INFORMATION SUPPLIED:
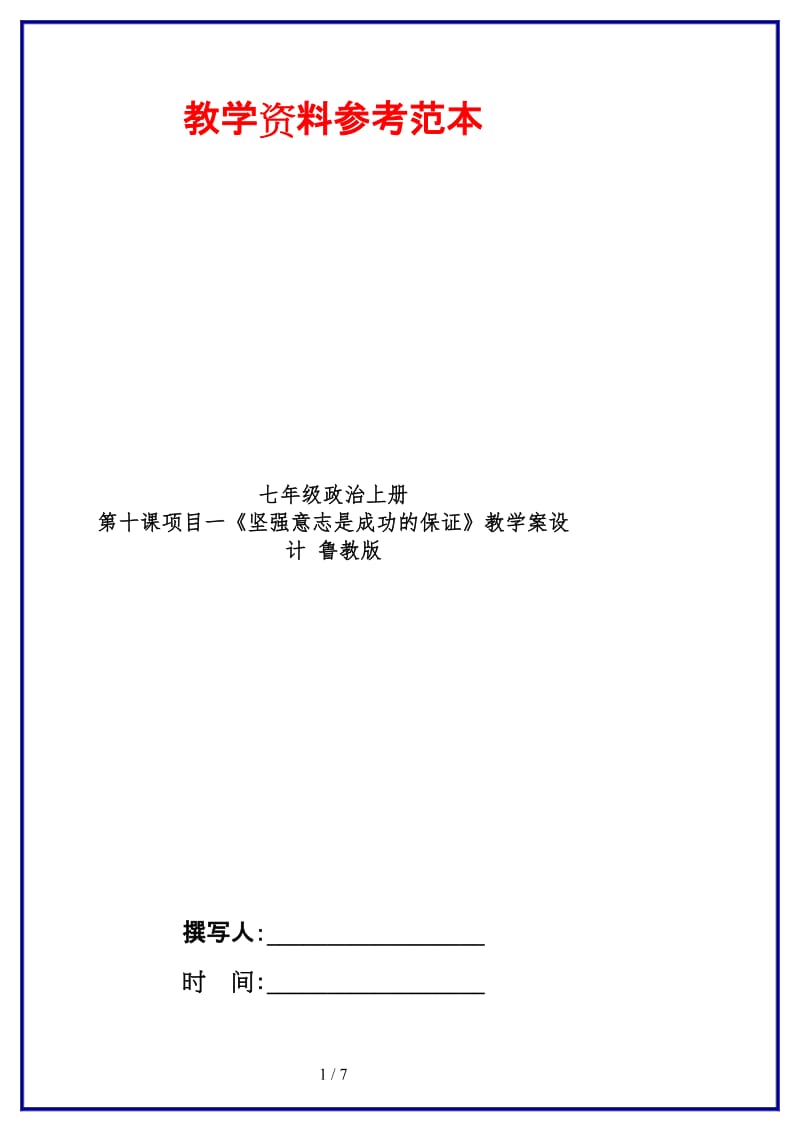 教学资料参考范本

七年级政治上册
第十课项目一《坚强意志是成功的保证》教学案设计 鲁教版

撰写人:__________________

时 间:__________________

1 / 7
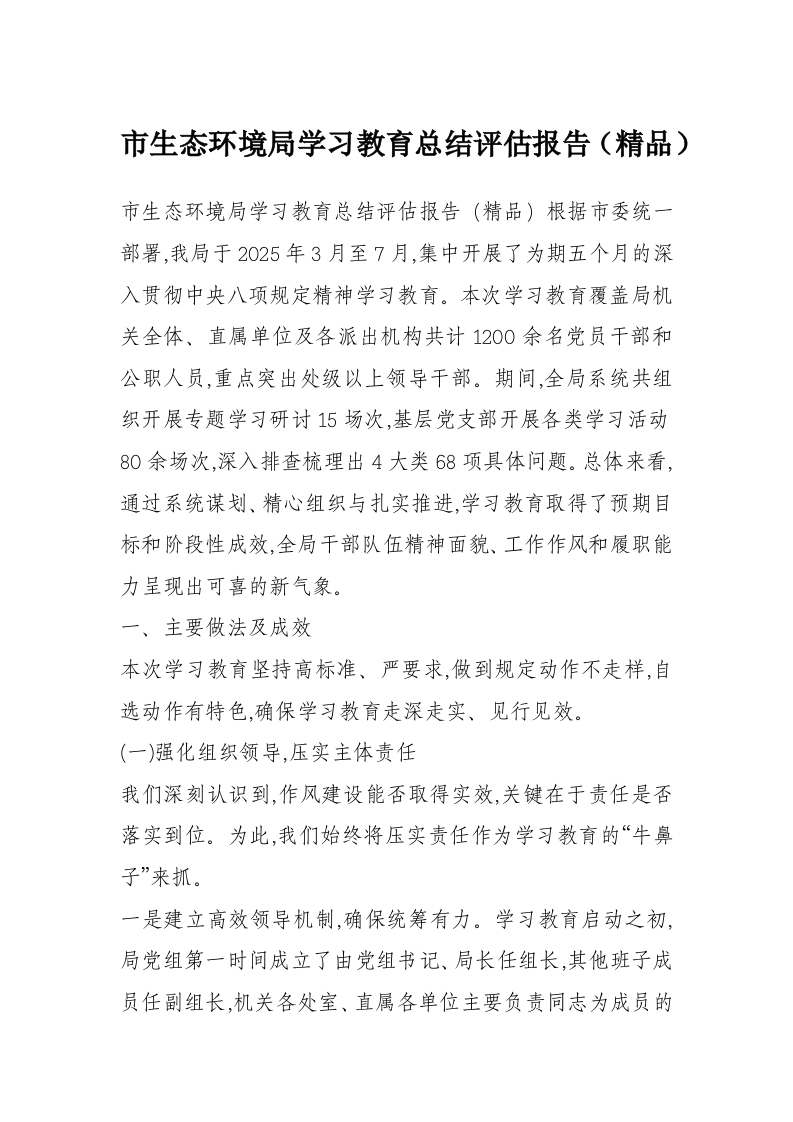 市生态环境局学习教育总结评估报告（精品）

市生态环境局学习教育总结评估报告（精品）根据市委统一部署,我局于2025年3月至7月,集中开展了为期五个月的深入贯彻中央八项规定精神学习教育。本次学习教育覆盖局机关全体、直属单位及各派出机构共计1200余名党员干部和公职人员,重点突出处级以上领导干部。期间,全局系统共组织开展专题学习研讨15场次,基层党支部开展各类学习活动80余场次,深入排查梳理出4大类68项具体问题。总体来看,通过系统谋划、精心组织与扎实推进,学习教育取得了预期目标和阶段性成效,全局干部队伍精神面貌、工作作风和履职能力呈现出可喜的新气象。

一、主要做法及成效

本次学习教育坚持高标准、严要求,做到规定动作不走样,自选动作有特色,确保学习教育走深走实、见行见效。

(一)强化组织领导,压实主体责任

我们深刻认识到,作风建设能否取得实效,关键在于责任是否落实到位。为此,我们始终将压实责任作为学习教育的“牛鼻子”来抓。

一是建立高效领导机制,确保统筹有力。学习教育启动之初,局党组第一时间成立了由党组书记、局长任组长,其他班子成员任副组长,机关各处室、直属各单位主要负责同志为成员的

REQUIRED WORK: Only an exact copy of the lines from the top of the entries through the line with "市生态环境局学习教育总结评估报告（精品）根据市委统一部署", both included, should be given, with all pictures omitted.

REPLY:
 教学资料参考范本

七年级政治上册
第十课项目一《坚强意志是成功的保证》教学案设计 鲁教版

撰写人:__________________

时 间:__________________

1 / 7
 市生态环境局学习教育总结评估报告（精品）

市生态环境局学习教育总结评估报告（精品）根据市委统一部署,我局于2025年3月至7月,集中开展了为期五个月的深入贯彻中央八项规定精神学习教育。本次学习教育覆盖局机关全体、直属单位及各派出机构共计1200余名党员干部和公职人员,重点突出处级以上领导干部。期间,全局系统共组织开展专题学习研讨15场次,基层党支部开展各类学习活动80余场次,深入排查梳理出4大类68项具体问题。总体来看,通过系统谋划、精心组织与扎实推进,学习教育取得了预期目标和阶段性成效,全局干部队伍精神面貌、工作作风和履职能力呈现出可喜的新气象。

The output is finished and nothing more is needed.